:: DATA FOR THE TASK ::
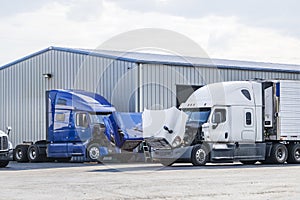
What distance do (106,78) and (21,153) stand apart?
5565 millimetres

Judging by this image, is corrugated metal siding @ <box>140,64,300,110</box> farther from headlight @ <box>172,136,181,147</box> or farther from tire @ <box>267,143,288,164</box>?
headlight @ <box>172,136,181,147</box>

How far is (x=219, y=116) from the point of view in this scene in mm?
26812

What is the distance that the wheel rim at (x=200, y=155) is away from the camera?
2573cm

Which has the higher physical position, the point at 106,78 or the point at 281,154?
the point at 106,78

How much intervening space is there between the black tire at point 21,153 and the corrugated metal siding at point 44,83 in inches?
123

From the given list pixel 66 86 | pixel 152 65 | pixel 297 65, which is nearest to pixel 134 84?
pixel 152 65

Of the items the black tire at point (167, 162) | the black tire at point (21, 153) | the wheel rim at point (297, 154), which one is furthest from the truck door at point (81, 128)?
Result: the wheel rim at point (297, 154)

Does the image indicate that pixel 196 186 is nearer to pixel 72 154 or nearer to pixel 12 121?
pixel 72 154

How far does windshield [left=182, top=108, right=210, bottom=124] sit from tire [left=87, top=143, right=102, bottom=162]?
15.3 feet

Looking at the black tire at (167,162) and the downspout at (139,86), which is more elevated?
the downspout at (139,86)

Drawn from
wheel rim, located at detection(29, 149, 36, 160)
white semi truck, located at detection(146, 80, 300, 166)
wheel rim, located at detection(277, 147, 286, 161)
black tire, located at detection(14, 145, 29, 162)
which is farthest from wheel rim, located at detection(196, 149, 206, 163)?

:: DO THIS ::
Rewrite every line of the entries above as a JSON list of strings, one string per line. Skip blank lines and leave out the picture.

:: COMPLETE OUTPUT ::
[
  "What distance do (106,78) and (21,153) stand apart?",
  "5565 millimetres",
  "Judging by this image, is corrugated metal siding @ <box>140,64,300,110</box> farther from headlight @ <box>172,136,181,147</box> or farther from tire @ <box>267,143,288,164</box>?",
  "headlight @ <box>172,136,181,147</box>",
  "How far is (x=219, y=116) from the point of view in this scene in mm?",
  "26812",
  "What is the distance that the wheel rim at (x=200, y=155) is away from the camera?",
  "2573cm",
  "Which has the higher physical position, the point at 106,78 or the point at 281,154?",
  "the point at 106,78",
  "How much intervening space is there between the black tire at point 21,153 and the corrugated metal siding at point 44,83 in inches?",
  "123",
  "From the given list pixel 66 86 | pixel 152 65 | pixel 297 65, which is nearest to pixel 134 84?",
  "pixel 152 65",
  "Of the items the black tire at point (167, 162) | the black tire at point (21, 153) | the wheel rim at point (297, 154), which one is furthest from the truck door at point (81, 128)?",
  "Result: the wheel rim at point (297, 154)",
  "Does the image indicate that pixel 196 186 is nearer to pixel 72 154 or nearer to pixel 12 121?",
  "pixel 72 154",
  "How far does windshield [left=182, top=108, right=210, bottom=124] sit from tire [left=87, top=143, right=102, bottom=162]?",
  "15.3 feet",
  "Looking at the black tire at (167,162) and the downspout at (139,86), which is more elevated?",
  "the downspout at (139,86)",
  "Drawn from",
  "wheel rim, located at detection(29, 149, 36, 160)",
  "white semi truck, located at detection(146, 80, 300, 166)",
  "wheel rim, located at detection(277, 147, 286, 161)",
  "black tire, located at detection(14, 145, 29, 162)",
  "which is farthest from wheel rim, located at detection(196, 149, 206, 163)?"
]